Desde la semipenumbra del bar en la playa, pude ver la silueta de los cerros a ambos lados de la costa. Las pequeñas olas rompían en la orilla, una tras otra. Una brisa fresca mitigaba el calor acumulado durante los días en el interior de Bulgaria. Sentí una emoción muy intensa, me pareció natural estar allí, pero extraño al mismo tiempo. Familiar aunque ajeno. Y en la quietud de la noche, el Mar Negro parecía no tener fin.

Dediqué los dos primeros días a buscar apartamento. Al día siguiente de mi llegada visité un pequeño estudio en la costa, la segunda planta de una casa en pleno centro de Varna y un apartamento de dos dormitorios en un barrio no muy lejos de allí.
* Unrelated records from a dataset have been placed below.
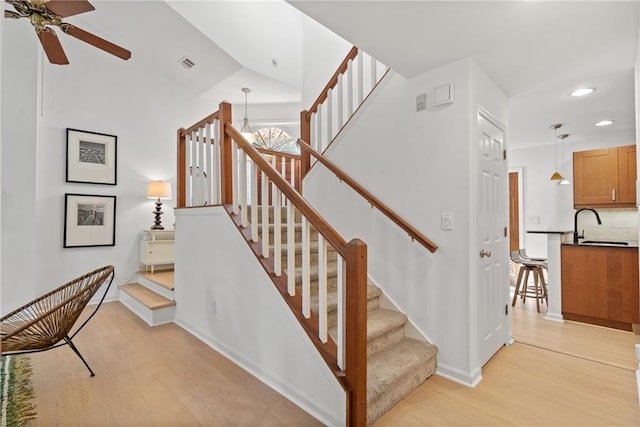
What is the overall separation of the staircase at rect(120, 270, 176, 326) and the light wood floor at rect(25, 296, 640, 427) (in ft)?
1.38

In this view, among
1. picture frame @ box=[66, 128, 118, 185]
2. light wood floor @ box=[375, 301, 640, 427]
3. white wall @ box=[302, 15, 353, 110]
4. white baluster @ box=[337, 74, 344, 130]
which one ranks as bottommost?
light wood floor @ box=[375, 301, 640, 427]

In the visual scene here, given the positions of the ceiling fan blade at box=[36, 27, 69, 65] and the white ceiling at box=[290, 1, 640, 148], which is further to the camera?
the ceiling fan blade at box=[36, 27, 69, 65]

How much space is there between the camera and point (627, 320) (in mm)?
3379

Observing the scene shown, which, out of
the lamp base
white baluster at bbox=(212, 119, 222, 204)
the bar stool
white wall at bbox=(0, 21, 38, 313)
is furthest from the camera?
the lamp base

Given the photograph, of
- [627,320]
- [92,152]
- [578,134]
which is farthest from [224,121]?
[578,134]

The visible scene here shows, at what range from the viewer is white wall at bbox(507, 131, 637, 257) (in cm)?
533

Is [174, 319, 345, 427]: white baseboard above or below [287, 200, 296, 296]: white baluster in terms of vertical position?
below

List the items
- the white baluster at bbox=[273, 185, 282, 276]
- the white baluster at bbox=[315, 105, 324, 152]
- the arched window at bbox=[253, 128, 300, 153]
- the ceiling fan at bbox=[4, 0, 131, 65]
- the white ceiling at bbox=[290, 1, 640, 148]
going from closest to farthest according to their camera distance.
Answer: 1. the white ceiling at bbox=[290, 1, 640, 148]
2. the ceiling fan at bbox=[4, 0, 131, 65]
3. the white baluster at bbox=[273, 185, 282, 276]
4. the white baluster at bbox=[315, 105, 324, 152]
5. the arched window at bbox=[253, 128, 300, 153]

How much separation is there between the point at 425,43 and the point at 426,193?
109 cm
Aunque era mucho espacio para mi sola y más de lo que quería pagar, me decidí por este último con la esperanza de encontrar alguien con quien compartirlo. Y así fue.

Nos mudamos el último día de julio. Limpiamos un poco la casa e hicimos las primeras compras. Fuimos al bar de enfrente a tomar algo, con el único propósito de conseguir la clave de la conexión wifi. Desde las habitaciones que dan a la calle podemos conectarnos a internet y, aunque la señal es baja, las noticias que cuentan de la recuperación de Olivia cruzan el Océano Atlántico, entran por el Estrecho de Gibraltar, atraviesan el Mar Mediterráneo, los Dardanelos, el Mar de Mármara y el Bósforo, surfean la costa oeste del Mar Negro y llegan a mi ventana sobre el Bulevar Slivnitsa sin ninguna dificultad.